*Exercise input*:
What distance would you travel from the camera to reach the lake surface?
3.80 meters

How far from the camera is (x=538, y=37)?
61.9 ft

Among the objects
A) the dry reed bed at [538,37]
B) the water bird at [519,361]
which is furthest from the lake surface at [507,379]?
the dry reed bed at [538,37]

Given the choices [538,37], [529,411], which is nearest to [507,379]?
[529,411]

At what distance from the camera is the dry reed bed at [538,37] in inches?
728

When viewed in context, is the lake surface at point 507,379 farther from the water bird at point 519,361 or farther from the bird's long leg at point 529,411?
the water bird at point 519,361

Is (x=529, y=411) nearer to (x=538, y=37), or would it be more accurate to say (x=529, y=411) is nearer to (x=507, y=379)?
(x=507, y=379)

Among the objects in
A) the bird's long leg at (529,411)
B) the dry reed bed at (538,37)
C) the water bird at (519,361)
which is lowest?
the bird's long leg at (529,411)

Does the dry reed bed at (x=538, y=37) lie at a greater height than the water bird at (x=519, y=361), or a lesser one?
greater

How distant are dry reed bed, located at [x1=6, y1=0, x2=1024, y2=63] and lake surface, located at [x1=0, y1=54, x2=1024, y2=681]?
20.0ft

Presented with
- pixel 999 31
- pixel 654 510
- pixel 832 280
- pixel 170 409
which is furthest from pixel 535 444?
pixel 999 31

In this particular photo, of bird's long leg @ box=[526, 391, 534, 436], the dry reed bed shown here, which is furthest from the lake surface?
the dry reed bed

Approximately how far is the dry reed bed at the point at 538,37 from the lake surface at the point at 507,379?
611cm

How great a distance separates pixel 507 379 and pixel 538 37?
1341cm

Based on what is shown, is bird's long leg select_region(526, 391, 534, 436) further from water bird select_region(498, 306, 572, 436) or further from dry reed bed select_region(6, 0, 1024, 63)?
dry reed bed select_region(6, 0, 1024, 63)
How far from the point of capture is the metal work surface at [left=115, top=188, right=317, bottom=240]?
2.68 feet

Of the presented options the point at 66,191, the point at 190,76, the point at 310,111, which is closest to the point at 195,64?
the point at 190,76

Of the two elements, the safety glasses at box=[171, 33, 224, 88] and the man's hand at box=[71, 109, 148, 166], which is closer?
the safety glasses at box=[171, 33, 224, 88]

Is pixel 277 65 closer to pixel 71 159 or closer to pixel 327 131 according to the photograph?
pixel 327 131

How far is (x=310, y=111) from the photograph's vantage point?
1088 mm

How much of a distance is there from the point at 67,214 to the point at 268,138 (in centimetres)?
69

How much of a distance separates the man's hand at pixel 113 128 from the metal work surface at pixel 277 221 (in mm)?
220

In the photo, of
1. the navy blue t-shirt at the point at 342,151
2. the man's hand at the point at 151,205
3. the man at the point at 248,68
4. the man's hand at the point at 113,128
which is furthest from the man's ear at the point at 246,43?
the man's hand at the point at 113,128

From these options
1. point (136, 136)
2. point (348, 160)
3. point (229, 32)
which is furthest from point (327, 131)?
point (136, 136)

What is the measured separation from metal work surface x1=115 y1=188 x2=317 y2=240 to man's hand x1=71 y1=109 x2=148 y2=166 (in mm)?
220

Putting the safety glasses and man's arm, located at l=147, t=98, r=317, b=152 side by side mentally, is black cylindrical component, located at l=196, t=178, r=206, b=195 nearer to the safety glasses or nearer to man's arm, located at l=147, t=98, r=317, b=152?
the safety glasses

*What the task asks*: Reproduce each entry word for word.

*Correct response*:
What distance would you travel from the camera to reach the lake surface?
3.80 meters

How far from the camera is (x=538, y=37)?
61.9 ft

Among the objects
A) the dry reed bed at [538,37]
B) the water bird at [519,361]
which is furthest from the lake surface at [507,379]?
the dry reed bed at [538,37]

Given the choices [538,37], [529,411], which is nearest to [507,379]?
[529,411]

At what distance from the camera is the dry reed bed at [538,37] in inches?
728

When viewed in context, is the lake surface at point 507,379 farther from the water bird at point 519,361 or farther from the bird's long leg at point 529,411?
the water bird at point 519,361

Is (x=529, y=411) nearer to (x=538, y=37), or would it be more accurate to say (x=529, y=411) is nearer to (x=507, y=379)?
(x=507, y=379)

Among the objects in
A) the bird's long leg at (529,411)
B) the dry reed bed at (538,37)
C) the water bird at (519,361)
which is lowest?
the bird's long leg at (529,411)

Does the dry reed bed at (x=538, y=37) lie at a greater height than the water bird at (x=519, y=361), or a lesser one?
greater

How distant are dry reed bed, located at [x1=6, y1=0, x2=1024, y2=63] and lake surface, located at [x1=0, y1=54, x2=1024, y2=681]?
20.0ft

Presented with
- pixel 999 31
- pixel 654 510
- pixel 832 280
- pixel 170 409
which is furthest from pixel 535 444?
pixel 999 31

In this particular photo, of bird's long leg @ box=[526, 391, 534, 436], the dry reed bed shown here, which is furthest from the lake surface?
the dry reed bed

Approximately how far is the dry reed bed at the point at 538,37 from the lake surface at the point at 507,379?
611cm

How great a distance separates pixel 507 379 and pixel 538 37?
1341cm

Based on what is shown, is bird's long leg select_region(526, 391, 534, 436) further from water bird select_region(498, 306, 572, 436) or further from dry reed bed select_region(6, 0, 1024, 63)?
dry reed bed select_region(6, 0, 1024, 63)
How far from the point of capture is the metal work surface at [left=115, top=188, right=317, bottom=240]?
2.68 feet

Of the presented options the point at 66,191, the point at 190,76, the point at 310,111, which is closest to the point at 195,64?
the point at 190,76

Of the two elements, the safety glasses at box=[171, 33, 224, 88] and the man's hand at box=[71, 109, 148, 166], which is closer?
the safety glasses at box=[171, 33, 224, 88]

Is pixel 277 65 closer to pixel 71 159 or closer to pixel 327 131 according to the photograph?
pixel 327 131

How far is (x=310, y=111) from the photograph's vantage point?
1088 mm

How much of a distance is there from the point at 67,214 to the point at 268,138 (in centimetres)?
69

How much of a distance separates the man's hand at pixel 113 128 from the metal work surface at pixel 277 221 (in mm)?
220

In the photo, of
1. the navy blue t-shirt at the point at 342,151
2. the man's hand at the point at 151,205
3. the man at the point at 248,68
4. the man's hand at the point at 113,128
which is furthest from the man's ear at the point at 246,43?
the man's hand at the point at 113,128

From these options
1. point (136, 136)
2. point (348, 160)
3. point (229, 32)
which is furthest from point (327, 131)?
point (136, 136)

What is the measured separation from metal work surface x1=115 y1=188 x2=317 y2=240 to man's hand x1=71 y1=109 x2=148 y2=166 (in mm)?
220

Putting the safety glasses and man's arm, located at l=147, t=98, r=317, b=152 side by side mentally, is black cylindrical component, located at l=196, t=178, r=206, b=195 nearer to the safety glasses or nearer to man's arm, located at l=147, t=98, r=317, b=152?
the safety glasses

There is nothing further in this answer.